Having provided an analysis of how his Prospective Need number could be met that included a projection that 48,865 new affordable housing units were likely to be constructed in the Third Round through 2025 somewhat constrained Dr. Kinsey when his Gap Present Need obligation was added to his Prospective Need figure. His total including Gap Present Need soared to 309,691 affordable units. Yet, despite this number, which came close to doubling his Prospective Need number, Dr. Kinsey contended that the maximum new construction expected would remain at 48,865, somewhat contradicting his own opinion that the larger the obligation, the more likely an increased number of new units would be built. He nonetheless provided an analysis to the court that purported to demonstrate how his combined Prospective Need and Gap Present Need obligation of over 300,000 could be met. The chart illustrating his position was labelled "Impact of Kinsey/FSHC Approach" and was admitted into evidence as Ex. DF 96, at slide 111:
(Table Omitted)
Notably, the categories with the biggest changes were vacant land and durational adjustments, which increased from 20,000 units being removed from the total to 45,000 units; units covered by court-approved settlements going from 22,500 to 45,000 units removed from total need; applications of twenty percent and 1,000-unit caps removing 30,000 units whereas 6,000 had been removed previously; and attributing 51,251 units to non-participating municipalities while 26,000 had been removed from these towns before.
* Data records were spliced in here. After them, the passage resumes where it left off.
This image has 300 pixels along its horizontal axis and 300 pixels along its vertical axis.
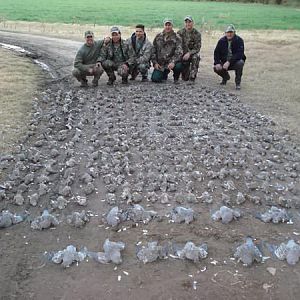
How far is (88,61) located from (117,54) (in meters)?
0.63

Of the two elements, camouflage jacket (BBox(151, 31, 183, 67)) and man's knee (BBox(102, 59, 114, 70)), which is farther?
camouflage jacket (BBox(151, 31, 183, 67))

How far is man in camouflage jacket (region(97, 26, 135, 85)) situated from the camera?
10227mm

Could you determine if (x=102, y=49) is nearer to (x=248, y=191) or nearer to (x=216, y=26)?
(x=248, y=191)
While Dr. Kinsey attempted to justify these significant increases in order to account for his claim that the total obligation he recommended to the court was both reasonable and achievable, his explanations were unsatisfactory and did not convince the court of the reliability of the much-inflated assessment. However, since the court's own analysis of the methodologies presented in the trial resulted in a combined post-twenty percent cap Prospective Need and Gap Present Need of 154,581, far below Dr. Kinsey 's number, the court's rejection of his final assessment as to how his total recommended need could be achieved has no impact on the outcome of this case and does not alter the court 's own conclusions. Indeed, the court found Dr. Kinsey 's analysis demonstrating that his Prospective Need number of 163,653 was achievable in the Third Round to be credible. And that analysis supports the reasonableness and achievability of the total Third Round municipal new construction obligation found by the court in this proceeding.
VIII. CONCLUSION
As the preceding discussion demonstrates, the parties, expert witnesses, and Special Master Reading put an enormous effort into analyzing the most appropriate methodology by which to calculate municipal affordable housing obligations in the Third Round affordable housing cycle. The enormity of the effort reflects the critical importance of the task to the citizens and political subdivisions in the State of New Jersey. The court hopes that the formulas adopted and explained in this decision enable Princeton and West Windsor to promptly finalize new Housing Elements and Fair Share Plans that satisfy their constitutional obligations to provide housing affordable to our State's LMI households. And the court hopes as well that the work of all involved, and the transparency of the judicial process leading to the adoption of the court's methodology, will assist other courts grappling with similar issues and- eventually-will assist a reconstituted COAH in ensuring continuing compliance with the Mount Laurel doctrine.